Back to her chair, wearing shirt and trousers soaking wet from her swimsuit, she eventually spoke to me, asking if I had a spare book for her to read. We chatted a bit: she is a student from Cairo trying to become a Japanese tour-guide — here is when I proudly showed off my
Then, out of the blue, she asked me if I minded to go to dinner with her! I said yes: after all I was the only guest of the « hotel » not busy diving all of the time.
So we went for a salad and a drink. And then I realised why on earth she was asking a perfect stranger to go out: the trip from the hotel to the supper place was exhausting. Every single seller from shops or restaurants was stopping us speaking to her in Arabic, asking if she was Egyptian, what she was doing here and so on. I can only imagine how would have been the same walk if she were alone, instead.This is what happened after: just out of the restaurant there were three big guys, with a fourth one wearing the police uniform a bit apart. They stopped us and they asked her — in Arabic — if I was her husband. A more appropriate question would have been « Is he your father? », based on the age difference! And we were walking, I was not even holding her arm or something! Separated by at least half a metre, you could barely say we were walking together. They also asked us for the place we were hosted, just in case we were thinking of going somewhere else …
Apparently this is how life is like in an Islamic country. I am travelling since four months, and this is the first time I missed Europe. I probably should stop whining about Catholic fanatics, and be grateful for the freedom I take for granted every day.
I would like to stress the fact that absolutely nothing happened, nobody was arrested nor harmed in any way. Still, when I dropped her at her hotel and walked back to mine, I was feeling very sad.
This article reflects my personal point of view. You can not republish this article or parts of it in any way for any purpose without my written permission.

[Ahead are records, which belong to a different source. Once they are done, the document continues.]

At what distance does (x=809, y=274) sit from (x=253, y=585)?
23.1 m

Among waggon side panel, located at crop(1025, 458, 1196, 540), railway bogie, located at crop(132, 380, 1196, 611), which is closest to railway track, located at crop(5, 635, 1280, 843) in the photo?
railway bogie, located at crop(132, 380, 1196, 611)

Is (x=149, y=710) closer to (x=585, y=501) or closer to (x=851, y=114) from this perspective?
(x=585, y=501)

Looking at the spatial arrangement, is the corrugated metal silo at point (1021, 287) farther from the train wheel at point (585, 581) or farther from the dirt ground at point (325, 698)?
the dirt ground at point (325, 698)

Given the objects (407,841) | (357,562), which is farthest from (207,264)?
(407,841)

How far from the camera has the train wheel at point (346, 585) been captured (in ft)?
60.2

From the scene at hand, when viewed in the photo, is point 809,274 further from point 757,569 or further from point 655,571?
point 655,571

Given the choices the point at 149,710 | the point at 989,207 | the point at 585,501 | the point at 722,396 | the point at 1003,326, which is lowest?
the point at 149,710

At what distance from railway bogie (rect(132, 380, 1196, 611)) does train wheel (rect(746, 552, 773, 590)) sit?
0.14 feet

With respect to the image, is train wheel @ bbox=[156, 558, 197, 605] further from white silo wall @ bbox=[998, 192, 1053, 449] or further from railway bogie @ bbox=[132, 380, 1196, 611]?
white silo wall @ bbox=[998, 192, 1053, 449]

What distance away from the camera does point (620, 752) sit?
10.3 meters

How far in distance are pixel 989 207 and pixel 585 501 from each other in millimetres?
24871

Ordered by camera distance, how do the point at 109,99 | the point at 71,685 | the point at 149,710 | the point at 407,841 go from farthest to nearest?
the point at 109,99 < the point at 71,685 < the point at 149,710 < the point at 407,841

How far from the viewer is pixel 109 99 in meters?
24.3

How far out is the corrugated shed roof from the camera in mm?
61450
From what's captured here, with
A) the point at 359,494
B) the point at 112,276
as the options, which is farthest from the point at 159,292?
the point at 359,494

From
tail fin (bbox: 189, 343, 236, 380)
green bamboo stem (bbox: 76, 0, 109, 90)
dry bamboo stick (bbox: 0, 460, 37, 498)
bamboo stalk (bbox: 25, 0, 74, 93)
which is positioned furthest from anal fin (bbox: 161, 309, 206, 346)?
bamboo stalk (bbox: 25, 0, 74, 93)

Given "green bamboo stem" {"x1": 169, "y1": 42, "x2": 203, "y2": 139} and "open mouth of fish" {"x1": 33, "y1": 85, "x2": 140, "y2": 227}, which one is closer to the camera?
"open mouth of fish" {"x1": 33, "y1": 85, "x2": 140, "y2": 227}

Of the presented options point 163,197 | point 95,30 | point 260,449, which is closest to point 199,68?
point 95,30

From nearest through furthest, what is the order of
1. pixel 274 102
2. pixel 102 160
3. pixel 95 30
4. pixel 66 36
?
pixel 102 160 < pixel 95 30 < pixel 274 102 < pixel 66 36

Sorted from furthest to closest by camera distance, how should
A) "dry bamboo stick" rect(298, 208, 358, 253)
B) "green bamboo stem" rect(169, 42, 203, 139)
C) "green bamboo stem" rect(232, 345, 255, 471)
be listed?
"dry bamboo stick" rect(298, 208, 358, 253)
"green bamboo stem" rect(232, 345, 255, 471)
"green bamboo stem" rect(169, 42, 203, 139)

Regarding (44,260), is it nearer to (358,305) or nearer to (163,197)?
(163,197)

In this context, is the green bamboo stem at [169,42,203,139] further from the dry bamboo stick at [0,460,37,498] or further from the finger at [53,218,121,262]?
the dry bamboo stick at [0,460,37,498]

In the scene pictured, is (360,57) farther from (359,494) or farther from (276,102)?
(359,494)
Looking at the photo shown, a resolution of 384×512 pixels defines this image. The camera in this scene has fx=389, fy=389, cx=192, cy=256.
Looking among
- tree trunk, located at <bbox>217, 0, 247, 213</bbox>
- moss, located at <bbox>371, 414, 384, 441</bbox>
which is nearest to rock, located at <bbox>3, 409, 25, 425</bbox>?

sometimes we need lack of what we have to appriciate it. i’m waiting you for christmas…i think you need a little bit of your friends to go on with your trip…
Nice one.
Though in Europe there’s still plenty of things WE can’t do (from walking home alone in the evening to being paid like our male colleagues).
It’s strange, you are used to see on TV the differet cultures, but when you feel on your skin what meens is totaly different. I thnik you’re going to grow a lot …
Ciao «Diana».
I don’t get your point: are you saying that women here are paid the same as their male counterparts? That it is safe for them to go home alone late at night?
I repeat my point again: I would better stop whining—for a moment—and be grateful for the freedom I take for granted. I do know that things can go a lot better.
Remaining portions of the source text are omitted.